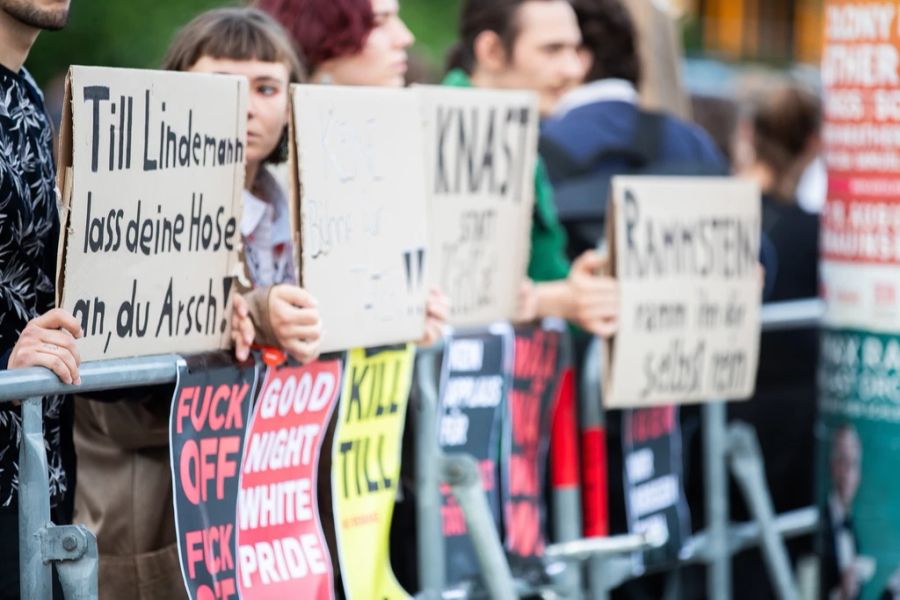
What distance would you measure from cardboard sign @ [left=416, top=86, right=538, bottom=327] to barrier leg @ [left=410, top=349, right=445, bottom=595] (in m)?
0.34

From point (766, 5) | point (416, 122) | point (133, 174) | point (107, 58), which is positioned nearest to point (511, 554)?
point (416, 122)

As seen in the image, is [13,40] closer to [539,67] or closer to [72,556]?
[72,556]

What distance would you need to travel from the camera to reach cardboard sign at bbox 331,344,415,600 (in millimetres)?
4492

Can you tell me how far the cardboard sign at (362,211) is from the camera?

━━━━━━

== TASK REQUIREMENTS ==
Rewrite all of the rows above with every "cardboard sign" changed to "paper sign" and nothing else altered. Leave the pictures out.

== SOLUTION FOR THIS TASK ==
What distance would you measure from paper sign @ [left=416, top=86, right=538, bottom=327] to barrier leg @ [left=410, top=349, right=445, bottom=595] (in m)?
0.34

From point (766, 5) | point (416, 122) | point (133, 174) | point (107, 58), which is positioned nearest to point (511, 554)?
point (416, 122)

As seen in the image, is [13,40] closer to [539,67] or closer to [72,556]?
[72,556]

What distance would you need to travel from the camera to reach paper sign at bbox 331,344,415,600 (in millimetres)?
4492

Can you tell me how far the paper sign at (362,211) is from the camera?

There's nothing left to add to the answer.